Ultra-Fine Particles Will Use Light to Power Them
Researchers from three Midwest universities and the U.S. Department of Energy’s (DOE’s) Argonne National Laboratory (ANL) have engineered silicon particles one-fiftieth the width of a human hair.
The teams say that the breakthrough may aid biomedicine and lead to the creation of biointerface systems “designed to make nerve cells fire and heart cells beat.”
Unlike conventional biointerfaces, which need an external power source, the new biointerface just needs light applied to the silicon particles, and is wireless.
“Researchers can simply inject the particles in the right area and activate them through the skin, says ANL.
[See other STEMRules pieces on bioengineering and biotechnology.]
[A biointerface is where contact is made, between a biomolecule, cell, biological tissue, a living organism, or organic material considered living, with another biomaterial or inorganic/organic material.]
The academic research teams are at the University of Chicago, Northwestern University, and the University of Illinois at Chicago.
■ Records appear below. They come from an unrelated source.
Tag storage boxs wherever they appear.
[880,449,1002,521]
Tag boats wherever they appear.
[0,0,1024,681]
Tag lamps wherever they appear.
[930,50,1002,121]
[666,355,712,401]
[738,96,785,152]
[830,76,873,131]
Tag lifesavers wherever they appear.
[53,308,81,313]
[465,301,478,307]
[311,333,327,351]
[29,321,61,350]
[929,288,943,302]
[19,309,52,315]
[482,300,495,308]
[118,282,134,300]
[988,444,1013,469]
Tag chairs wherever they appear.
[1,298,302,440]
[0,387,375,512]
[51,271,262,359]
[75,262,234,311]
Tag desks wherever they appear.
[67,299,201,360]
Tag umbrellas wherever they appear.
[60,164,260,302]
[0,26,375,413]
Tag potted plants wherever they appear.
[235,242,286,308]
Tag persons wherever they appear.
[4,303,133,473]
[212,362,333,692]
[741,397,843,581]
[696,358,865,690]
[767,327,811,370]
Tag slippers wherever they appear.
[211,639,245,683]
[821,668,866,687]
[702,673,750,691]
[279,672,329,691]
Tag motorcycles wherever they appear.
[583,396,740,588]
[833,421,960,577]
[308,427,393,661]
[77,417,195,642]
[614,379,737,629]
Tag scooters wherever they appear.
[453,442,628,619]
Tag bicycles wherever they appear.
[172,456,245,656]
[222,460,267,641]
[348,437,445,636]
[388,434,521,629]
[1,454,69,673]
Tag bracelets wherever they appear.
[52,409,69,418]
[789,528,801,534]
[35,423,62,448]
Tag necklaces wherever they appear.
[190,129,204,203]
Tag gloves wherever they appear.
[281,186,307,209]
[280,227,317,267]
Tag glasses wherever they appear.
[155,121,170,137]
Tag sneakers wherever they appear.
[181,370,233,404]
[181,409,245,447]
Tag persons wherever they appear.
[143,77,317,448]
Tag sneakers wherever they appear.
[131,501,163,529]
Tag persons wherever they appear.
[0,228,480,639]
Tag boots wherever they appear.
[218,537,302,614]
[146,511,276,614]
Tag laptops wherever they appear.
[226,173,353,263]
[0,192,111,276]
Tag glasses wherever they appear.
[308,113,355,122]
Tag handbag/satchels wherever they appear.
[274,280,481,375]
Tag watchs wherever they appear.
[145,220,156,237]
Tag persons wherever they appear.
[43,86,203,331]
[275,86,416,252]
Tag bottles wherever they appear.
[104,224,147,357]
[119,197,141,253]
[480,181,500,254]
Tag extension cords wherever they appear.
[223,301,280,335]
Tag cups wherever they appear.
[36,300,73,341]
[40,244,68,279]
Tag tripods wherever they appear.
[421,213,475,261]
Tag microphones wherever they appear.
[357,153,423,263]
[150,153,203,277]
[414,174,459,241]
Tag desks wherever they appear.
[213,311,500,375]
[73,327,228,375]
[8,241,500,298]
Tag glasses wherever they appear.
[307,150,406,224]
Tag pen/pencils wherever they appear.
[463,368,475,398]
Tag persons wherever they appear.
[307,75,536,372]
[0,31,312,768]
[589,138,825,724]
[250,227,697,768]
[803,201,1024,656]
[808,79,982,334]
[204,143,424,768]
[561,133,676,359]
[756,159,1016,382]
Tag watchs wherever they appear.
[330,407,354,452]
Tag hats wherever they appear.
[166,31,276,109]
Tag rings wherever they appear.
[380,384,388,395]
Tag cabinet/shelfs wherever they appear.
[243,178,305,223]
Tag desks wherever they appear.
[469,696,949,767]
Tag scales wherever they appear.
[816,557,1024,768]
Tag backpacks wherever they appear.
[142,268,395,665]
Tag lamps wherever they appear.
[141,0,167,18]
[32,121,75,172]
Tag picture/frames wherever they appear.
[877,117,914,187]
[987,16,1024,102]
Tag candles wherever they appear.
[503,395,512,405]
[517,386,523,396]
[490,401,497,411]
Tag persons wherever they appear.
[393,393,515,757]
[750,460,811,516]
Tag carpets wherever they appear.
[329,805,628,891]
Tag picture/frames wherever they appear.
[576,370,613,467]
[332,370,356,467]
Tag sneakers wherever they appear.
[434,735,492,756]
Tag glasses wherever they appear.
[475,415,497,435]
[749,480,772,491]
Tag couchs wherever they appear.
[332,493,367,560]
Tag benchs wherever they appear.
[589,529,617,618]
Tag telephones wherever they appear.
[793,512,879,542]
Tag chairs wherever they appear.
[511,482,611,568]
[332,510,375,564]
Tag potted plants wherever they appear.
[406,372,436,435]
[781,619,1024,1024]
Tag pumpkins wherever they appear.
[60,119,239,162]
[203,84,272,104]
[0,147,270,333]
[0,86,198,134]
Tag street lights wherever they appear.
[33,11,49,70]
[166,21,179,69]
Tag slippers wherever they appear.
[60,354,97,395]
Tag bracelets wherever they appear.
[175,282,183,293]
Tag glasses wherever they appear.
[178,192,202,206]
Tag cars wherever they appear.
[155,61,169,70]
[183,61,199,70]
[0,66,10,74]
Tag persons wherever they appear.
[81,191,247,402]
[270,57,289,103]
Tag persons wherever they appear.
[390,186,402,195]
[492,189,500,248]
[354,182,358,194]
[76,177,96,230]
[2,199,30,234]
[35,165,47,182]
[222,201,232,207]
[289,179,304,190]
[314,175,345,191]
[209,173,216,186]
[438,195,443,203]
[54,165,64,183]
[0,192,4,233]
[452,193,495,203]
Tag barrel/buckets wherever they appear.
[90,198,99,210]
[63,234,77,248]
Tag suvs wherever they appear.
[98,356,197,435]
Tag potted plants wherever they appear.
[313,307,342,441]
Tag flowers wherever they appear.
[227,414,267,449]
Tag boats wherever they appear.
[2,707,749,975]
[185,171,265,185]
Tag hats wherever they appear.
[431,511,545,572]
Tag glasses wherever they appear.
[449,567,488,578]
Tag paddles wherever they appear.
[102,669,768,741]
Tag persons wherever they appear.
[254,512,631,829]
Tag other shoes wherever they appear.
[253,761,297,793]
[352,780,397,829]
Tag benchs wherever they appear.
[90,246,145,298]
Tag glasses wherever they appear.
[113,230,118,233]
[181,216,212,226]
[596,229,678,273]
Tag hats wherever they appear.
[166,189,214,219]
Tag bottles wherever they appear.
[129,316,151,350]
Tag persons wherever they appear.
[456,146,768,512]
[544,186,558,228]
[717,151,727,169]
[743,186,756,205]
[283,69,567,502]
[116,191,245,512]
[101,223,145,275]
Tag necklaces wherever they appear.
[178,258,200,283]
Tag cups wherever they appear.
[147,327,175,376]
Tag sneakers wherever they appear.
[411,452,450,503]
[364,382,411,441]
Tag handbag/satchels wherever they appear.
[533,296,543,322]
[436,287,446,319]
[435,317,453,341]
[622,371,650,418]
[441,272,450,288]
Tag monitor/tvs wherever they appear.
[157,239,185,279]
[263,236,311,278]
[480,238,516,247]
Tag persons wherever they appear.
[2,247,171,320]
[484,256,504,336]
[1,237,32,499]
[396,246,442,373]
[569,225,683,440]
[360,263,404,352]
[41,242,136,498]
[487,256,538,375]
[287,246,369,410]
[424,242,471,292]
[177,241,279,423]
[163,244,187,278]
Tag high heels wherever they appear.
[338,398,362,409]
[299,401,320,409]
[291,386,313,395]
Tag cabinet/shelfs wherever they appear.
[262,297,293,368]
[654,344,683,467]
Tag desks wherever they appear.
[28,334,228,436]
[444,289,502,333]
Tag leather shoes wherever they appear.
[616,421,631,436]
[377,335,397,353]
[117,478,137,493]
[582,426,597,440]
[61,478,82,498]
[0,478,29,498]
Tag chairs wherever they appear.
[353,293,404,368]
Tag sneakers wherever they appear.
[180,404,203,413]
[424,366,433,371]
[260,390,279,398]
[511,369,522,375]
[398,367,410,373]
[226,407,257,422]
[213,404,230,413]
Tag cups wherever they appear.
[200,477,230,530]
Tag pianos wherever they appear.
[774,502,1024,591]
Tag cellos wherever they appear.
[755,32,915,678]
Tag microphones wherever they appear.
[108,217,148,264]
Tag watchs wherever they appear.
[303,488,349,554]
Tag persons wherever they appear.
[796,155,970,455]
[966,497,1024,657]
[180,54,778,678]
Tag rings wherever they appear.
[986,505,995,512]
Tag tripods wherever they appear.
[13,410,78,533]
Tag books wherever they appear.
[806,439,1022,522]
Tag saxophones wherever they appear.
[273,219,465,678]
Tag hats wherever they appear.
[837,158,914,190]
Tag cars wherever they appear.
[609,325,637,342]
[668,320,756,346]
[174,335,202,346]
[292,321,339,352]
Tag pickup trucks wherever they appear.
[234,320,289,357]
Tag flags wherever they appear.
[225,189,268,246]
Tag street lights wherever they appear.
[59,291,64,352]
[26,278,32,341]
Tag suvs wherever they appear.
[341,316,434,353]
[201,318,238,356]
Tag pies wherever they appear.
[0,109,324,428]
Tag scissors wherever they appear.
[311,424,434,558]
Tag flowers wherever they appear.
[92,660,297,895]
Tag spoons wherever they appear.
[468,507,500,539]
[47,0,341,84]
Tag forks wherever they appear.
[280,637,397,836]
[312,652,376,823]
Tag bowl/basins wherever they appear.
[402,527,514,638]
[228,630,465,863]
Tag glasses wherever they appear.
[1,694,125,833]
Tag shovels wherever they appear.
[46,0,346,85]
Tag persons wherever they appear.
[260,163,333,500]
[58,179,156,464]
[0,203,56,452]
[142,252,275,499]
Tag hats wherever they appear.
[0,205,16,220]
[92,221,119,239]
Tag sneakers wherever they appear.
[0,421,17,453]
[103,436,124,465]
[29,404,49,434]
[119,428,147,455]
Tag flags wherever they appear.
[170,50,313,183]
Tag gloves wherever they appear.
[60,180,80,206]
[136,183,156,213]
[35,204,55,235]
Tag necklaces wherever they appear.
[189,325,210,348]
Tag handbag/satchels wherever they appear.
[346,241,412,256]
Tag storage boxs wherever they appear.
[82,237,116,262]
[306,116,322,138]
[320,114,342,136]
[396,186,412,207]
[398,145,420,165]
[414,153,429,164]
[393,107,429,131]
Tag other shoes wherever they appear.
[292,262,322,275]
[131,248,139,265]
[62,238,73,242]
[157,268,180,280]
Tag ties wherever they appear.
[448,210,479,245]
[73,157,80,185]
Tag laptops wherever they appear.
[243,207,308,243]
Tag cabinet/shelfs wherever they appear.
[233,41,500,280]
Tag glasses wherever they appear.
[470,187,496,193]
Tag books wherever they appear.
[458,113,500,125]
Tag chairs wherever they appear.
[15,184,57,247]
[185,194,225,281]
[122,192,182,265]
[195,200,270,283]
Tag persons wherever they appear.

Reporting the story, STEMRules found two interesting PhD students in the very selective University of Chicago Graduate Program in Biophysical Sciences.
Ramya Parameswaran received both her BS with Honors in chemical engineering and an MS in chemical engineering in 2011 from Stanford University.
Guillermina Rimirez-San Juan is a physics graduate of the Universidad Nacional Autonoma De Mexico.